Did anyone show you how?
When do we learn things along the way? When do we learn the real lessons?
Is it as a kid at school, or whilst studying at University? Or is it when we are blindly trying to make it in the world as an adult, supporting a family, raising a child, trying to do the right thing?
I am thinking about these questions after listening to an amazing podcast with Michael Mervosh, a psychotherapist (you can listen here)*. I didn’t fully start resonating with what he was saying until about 25 minutes in, but it was the deep gravelly seduction of his voice that kept me listening. And I’m glad I did.
I love coming across conversations like this on financial podcasts. There you are thinking you are going to learn something new about the markets or investing and you get thrown deep into a conversation about life, love, meaning and everything between.
Michael talks a little about his childhood, which I took as being rough (my interpretation may be wrong). Somewhere he said ‘adults were adults doing adult things in the adult world’.
“The deep wound a lot of us carry, is nobody showed us how the world works. Like, how it works. This thing around ‘I don’t know how to make it in the world’ is so deep seated. This great fear. They don’t show us how the world works.”
He goes on:
“One of my favourite Campbell (referring to Joseph Campbell, American author and teacher) quotes is ‘if you want to help this world, show people how to live in it’. Show them how to live in it. Show them how to live in it. There’s so much shame in ‘we don’t know how’ and envy – we’re like ‘oooh you know how…mmmm you have a really nice house…how did you get that? How did you get that nice house? What do you know that I don’t know? It’s that deep underground competitive current.”

#### [DATASET]
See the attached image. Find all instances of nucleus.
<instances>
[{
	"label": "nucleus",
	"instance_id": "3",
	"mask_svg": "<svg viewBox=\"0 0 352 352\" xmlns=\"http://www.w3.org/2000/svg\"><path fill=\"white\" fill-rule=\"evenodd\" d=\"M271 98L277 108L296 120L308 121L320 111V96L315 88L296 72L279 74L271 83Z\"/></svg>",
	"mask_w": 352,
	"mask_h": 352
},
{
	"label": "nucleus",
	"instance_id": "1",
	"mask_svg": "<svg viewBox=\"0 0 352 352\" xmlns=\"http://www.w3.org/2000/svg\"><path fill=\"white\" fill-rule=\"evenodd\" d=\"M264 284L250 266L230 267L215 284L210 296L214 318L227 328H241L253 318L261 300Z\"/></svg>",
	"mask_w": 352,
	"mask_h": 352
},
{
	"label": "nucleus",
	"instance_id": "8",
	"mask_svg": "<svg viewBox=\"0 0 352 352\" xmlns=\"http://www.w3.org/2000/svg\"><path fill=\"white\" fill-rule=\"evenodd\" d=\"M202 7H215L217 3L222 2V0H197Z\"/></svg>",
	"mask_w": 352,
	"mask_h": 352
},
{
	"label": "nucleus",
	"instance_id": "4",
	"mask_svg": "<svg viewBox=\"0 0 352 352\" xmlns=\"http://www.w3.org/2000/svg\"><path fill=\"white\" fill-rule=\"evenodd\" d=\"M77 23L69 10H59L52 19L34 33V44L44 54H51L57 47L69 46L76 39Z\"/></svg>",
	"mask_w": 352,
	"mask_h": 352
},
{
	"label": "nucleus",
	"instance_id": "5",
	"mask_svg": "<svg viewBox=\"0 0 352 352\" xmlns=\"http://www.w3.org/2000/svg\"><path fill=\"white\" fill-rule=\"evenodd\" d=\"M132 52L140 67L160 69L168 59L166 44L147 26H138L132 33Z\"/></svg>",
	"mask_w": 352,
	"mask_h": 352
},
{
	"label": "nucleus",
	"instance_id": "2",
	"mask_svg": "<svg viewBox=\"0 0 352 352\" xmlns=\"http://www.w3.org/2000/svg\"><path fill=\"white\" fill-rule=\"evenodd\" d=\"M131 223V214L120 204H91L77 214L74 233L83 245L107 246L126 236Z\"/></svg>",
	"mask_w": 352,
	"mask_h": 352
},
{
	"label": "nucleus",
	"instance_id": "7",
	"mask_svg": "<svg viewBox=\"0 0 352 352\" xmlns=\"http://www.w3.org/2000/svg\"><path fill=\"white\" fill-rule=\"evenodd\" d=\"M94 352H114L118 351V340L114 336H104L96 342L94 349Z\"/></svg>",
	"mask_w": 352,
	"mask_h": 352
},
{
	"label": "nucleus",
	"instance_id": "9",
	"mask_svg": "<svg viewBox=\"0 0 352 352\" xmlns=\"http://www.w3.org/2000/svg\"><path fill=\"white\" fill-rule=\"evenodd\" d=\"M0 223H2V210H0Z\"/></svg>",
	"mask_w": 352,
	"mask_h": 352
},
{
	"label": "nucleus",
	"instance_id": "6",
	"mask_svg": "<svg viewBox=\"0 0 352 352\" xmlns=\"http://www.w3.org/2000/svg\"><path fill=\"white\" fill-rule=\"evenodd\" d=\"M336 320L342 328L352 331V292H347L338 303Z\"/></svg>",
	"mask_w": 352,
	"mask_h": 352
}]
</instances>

#### [TASK INSTRUCTIONS]
• a. Can you edit the blog post on learning how the world works, starting at "I am thinking" and ending at "and everything between.", so that "psychotherapist" is replaced with "counselor"?
• b. Could you pick up the blog post on learning how the world works and continue it from where it stops?

#### [YOUR WRITTEN ANSWERS]
• a.
I am thinking about these questions after listening to an amazing podcast with Michael Mervosh, a counselor (you can listen here)*. I didn’t fully start resonating with what he was saying until about 25 minutes in, but it was the deep gravelly seduction of his voice that kept me listening. And I’m glad I did.
I love coming across conversations like this on financial podcasts. There you are thinking you are going to learn something new about the markets or investing and you get thrown deep into a conversation about life, love, meaning and everything between.

• b.
And of course, as he says, we don’t always want to know how. What we actually want, often, is just to be given. ‘Just give it to me. Just give me a house like that.’
And here we find ourselves in this world of entitlement, of envy, of competition, of greed. And he’s right, behind all of that is fear.
I can’t tell you the number of times someone has said to me (someone smart and successful) ‘I should be better at this, I should know this.’ And I say no, you shouldn’t know it because you were never taught it. You were sent out in the world knowing Latin, and the capital cities, and Shakespeare, and Hitler, but no one ever taught you about money. No one ever showed you how to use your money wisely and live your best life.
We are adults doing adult things in an adult world. Except for when it comes to money. And then we are still a little bit like children. We are figuring it out as we go along. Hoping everything will be ok. Keeping our fingers crossed. Wondering if everyone else feels the same. But too afraid to ever ask for help.
What happens if you do ask for help? As Michael says in the podcast – does someone show you how, or do they do it for you? How does that work?
Ultimately I think almost everyone needs help, because unless you have spent decades doing this every day, you can’t really know how (and even then, there is still so much to learn).
*I can’t recommend listening to this conversation highly enough. If you are patient, start at the beginning. Otherwise, dive in at minute 25.